# Black Friday Herf - Long Island



## The EVP (Dec 21, 2007)

This afternoon I hosted a Black Friday Herf at Goodfella's Cigars in order to raise money to buy Christmas presents for disadvantaged children. There are alot of pictures, so I thought it would be easier to post a link to photobucket (it makes it easier to add captions as well). Here are the pictures:

Black Friday Herf Pictures - Long Island

Altogether, we raised $350 that will go toward the purchased of Christmas Presents for WBLI's Adopt-A-Kid Holiday Program. I had a lot of help from NYISLES with fine-tuning the event. I'd like to thank all the manufacturers that were generous to donate cigars for the gift bags and raffle prizes: Xikar, Altidas, CAO and one that I'll keep anonymous and let him come foward if he so wishes.

A great time was had by all and I've had many request to make this an annual event....which just may happen!


----------



## JoeyBear (Jul 31, 2007)

That's friggin excellent!!!


----------



## tx_tuff (Jun 16, 2007)

Great cause! And I'm sure if it turns into a yearly event it will just grow!!


----------



## mhlatke (Oct 13, 2007)

Great pics and a super cause! Way to give back!


----------



## azpostal (Jul 12, 2008)

Nice going, way to help others and have a good time doing it.


----------



## tobacmon (May 17, 2007)

▶ **TASK OBJECTIVE**
Pick up the Black Friday Herf thread right after its last line and write what comes next.

▶ **RECORDS SHOWN**
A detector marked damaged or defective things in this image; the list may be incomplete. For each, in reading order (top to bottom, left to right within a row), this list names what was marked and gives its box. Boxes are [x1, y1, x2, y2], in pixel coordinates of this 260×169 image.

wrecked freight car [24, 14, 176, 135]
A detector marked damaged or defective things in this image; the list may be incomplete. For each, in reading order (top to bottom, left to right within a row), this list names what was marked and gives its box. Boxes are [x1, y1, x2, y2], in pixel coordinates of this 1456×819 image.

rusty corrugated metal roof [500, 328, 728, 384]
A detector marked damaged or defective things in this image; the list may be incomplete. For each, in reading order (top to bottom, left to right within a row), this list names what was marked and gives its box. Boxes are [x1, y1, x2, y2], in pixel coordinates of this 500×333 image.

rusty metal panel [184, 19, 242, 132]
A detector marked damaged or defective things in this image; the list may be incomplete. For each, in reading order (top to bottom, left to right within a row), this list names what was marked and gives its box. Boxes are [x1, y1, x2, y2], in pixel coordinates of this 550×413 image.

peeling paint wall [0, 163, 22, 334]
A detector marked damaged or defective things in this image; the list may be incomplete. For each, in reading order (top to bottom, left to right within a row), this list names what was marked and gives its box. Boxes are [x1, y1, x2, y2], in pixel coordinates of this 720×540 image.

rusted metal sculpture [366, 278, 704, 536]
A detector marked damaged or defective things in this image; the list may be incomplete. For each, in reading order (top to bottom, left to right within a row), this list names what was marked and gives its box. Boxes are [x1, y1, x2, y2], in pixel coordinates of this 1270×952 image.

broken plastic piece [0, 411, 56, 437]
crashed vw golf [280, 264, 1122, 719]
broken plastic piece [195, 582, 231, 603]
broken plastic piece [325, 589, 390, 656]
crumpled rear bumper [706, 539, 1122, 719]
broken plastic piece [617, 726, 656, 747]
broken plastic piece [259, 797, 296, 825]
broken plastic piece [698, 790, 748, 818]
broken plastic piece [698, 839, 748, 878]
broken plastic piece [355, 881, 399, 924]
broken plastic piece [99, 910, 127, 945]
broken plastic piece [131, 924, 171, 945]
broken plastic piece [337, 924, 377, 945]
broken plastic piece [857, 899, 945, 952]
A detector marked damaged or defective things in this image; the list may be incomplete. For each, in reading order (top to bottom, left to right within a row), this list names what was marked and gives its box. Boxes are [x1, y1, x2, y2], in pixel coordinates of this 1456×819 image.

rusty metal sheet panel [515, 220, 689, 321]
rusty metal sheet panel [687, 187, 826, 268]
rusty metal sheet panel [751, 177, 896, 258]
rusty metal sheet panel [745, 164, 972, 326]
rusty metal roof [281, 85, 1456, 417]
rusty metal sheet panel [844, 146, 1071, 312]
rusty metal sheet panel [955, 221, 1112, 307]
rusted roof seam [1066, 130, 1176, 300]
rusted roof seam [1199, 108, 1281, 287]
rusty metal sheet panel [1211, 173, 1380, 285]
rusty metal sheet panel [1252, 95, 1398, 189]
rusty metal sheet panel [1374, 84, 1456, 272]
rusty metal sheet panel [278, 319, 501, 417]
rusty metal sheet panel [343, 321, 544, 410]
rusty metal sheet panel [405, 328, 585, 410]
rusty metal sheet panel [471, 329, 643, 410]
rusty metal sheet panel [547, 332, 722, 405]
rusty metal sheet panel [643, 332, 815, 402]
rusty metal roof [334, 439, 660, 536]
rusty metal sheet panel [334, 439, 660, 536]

▶ **WRITTEN ANSWER**
Great job and for the best thing ever--giving some kids the joy of the Holiday--man's got a big heart!

WTG EVP----


----------



## sboyajian (Jun 27, 2008)

Great job! Thanks to all the participants and manufacturers for donating to such a wonderful cause.


----------



## dnapunk (Feb 17, 2008)

Sorry I couldn't be there. I wish I had known, I work for WBLI and they would have likely sent me, being the Stogie freak I am. Thanks again for all you guys did!


----------



## Camacho Junior (May 29, 2008)

That's great. I wish I still lived in NY cuz i would of came to help the cause.


----------



## dnapunk (Feb 17, 2008)

Oh LI BOTL


----------



## LkyLindy (Feb 1, 2008)

Nice going Pete


----------



## happy1 (Jun 29, 2007)

great pics!!


----------



## Doogie (Oct 15, 2007)

very nice Pete


----------



## big04deuce (May 16, 2008)

Good stuff there!!!


----------



## Cypress (Jun 27, 2007)

Looks like yall had a blast.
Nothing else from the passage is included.